══ GIVEN INFORMATION ══

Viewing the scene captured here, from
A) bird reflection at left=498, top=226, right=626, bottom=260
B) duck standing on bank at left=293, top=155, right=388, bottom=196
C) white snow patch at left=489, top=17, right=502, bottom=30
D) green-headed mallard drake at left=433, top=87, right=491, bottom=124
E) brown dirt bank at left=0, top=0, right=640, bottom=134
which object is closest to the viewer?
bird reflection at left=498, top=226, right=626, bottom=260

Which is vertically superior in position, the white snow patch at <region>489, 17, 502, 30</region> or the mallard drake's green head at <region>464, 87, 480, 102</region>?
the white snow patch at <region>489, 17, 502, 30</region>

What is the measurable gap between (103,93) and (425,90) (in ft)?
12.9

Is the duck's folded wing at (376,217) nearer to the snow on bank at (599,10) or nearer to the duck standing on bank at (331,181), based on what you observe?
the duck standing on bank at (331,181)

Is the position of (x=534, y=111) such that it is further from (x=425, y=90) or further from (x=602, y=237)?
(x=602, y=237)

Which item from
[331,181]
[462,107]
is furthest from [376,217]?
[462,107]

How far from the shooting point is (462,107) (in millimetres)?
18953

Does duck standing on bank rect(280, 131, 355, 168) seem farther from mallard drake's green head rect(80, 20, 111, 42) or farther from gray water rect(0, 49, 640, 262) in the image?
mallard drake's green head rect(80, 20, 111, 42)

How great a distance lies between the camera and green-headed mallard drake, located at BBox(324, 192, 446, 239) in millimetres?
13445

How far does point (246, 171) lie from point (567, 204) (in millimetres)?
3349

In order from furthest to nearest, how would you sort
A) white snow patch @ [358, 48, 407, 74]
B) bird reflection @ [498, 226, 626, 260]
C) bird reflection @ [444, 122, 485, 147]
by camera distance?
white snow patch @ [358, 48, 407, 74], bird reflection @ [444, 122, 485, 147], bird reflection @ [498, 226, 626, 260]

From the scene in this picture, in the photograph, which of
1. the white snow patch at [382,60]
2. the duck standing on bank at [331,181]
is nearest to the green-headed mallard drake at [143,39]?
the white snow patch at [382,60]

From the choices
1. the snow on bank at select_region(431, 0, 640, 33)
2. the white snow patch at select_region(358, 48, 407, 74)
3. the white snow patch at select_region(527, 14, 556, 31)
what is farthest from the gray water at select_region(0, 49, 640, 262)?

═══

__TASK BRIEF__: Rewrite every row above as a JSON list of strings, with one string per line and no blank lines.

__TASK RESPONSE__:
[
  "Viewing the scene captured here, from",
  "A) bird reflection at left=498, top=226, right=626, bottom=260",
  "B) duck standing on bank at left=293, top=155, right=388, bottom=196",
  "C) white snow patch at left=489, top=17, right=502, bottom=30",
  "D) green-headed mallard drake at left=433, top=87, right=491, bottom=124",
  "E) brown dirt bank at left=0, top=0, right=640, bottom=134",
  "which object is closest to the viewer?",
  "bird reflection at left=498, top=226, right=626, bottom=260",
  "Which is vertically superior in position, the white snow patch at <region>489, 17, 502, 30</region> or the mallard drake's green head at <region>464, 87, 480, 102</region>?",
  "the white snow patch at <region>489, 17, 502, 30</region>",
  "What is the measurable gap between (103,93) and (425,90) (in ft)?",
  "12.9",
  "Is the duck's folded wing at (376,217) nearer to the snow on bank at (599,10) or nearer to the duck standing on bank at (331,181), based on what you observe?",
  "the duck standing on bank at (331,181)",
  "Is the position of (x=534, y=111) such that it is further from (x=425, y=90) or further from (x=602, y=237)?",
  "(x=602, y=237)",
  "Which item from",
  "[331,181]",
  "[462,107]",
  "is furthest from [376,217]?",
  "[462,107]",
  "How far from the shooting point is (462,107) (in millimetres)?",
  "18953",
  "Does duck standing on bank rect(280, 131, 355, 168) seem farther from mallard drake's green head rect(80, 20, 111, 42) or farther from gray water rect(0, 49, 640, 262) in the image?",
  "mallard drake's green head rect(80, 20, 111, 42)",
  "How great a distance lies between the camera and green-headed mallard drake, located at BBox(324, 192, 446, 239) in millimetres?",
  "13445",
  "How far does point (246, 171) lie from point (567, 204) (in millimetres)?",
  "3349",
  "In order from furthest to nearest, how would you sort",
  "A) white snow patch @ [358, 48, 407, 74]",
  "B) bird reflection @ [498, 226, 626, 260]",
  "C) bird reflection @ [444, 122, 485, 147]",
  "by camera distance?",
  "white snow patch @ [358, 48, 407, 74], bird reflection @ [444, 122, 485, 147], bird reflection @ [498, 226, 626, 260]",
  "From the scene in this picture, in the photograph, which of",
  "1. the white snow patch at [382,60]",
  "2. the duck standing on bank at [331,181]",
  "is nearest to the green-headed mallard drake at [143,39]?",
  "the white snow patch at [382,60]",
  "From the choices",
  "1. the snow on bank at select_region(431, 0, 640, 33)",
  "2. the white snow patch at select_region(358, 48, 407, 74)",
  "3. the white snow patch at select_region(527, 14, 556, 31)",
  "what is farthest from the gray water at select_region(0, 49, 640, 262)?"
]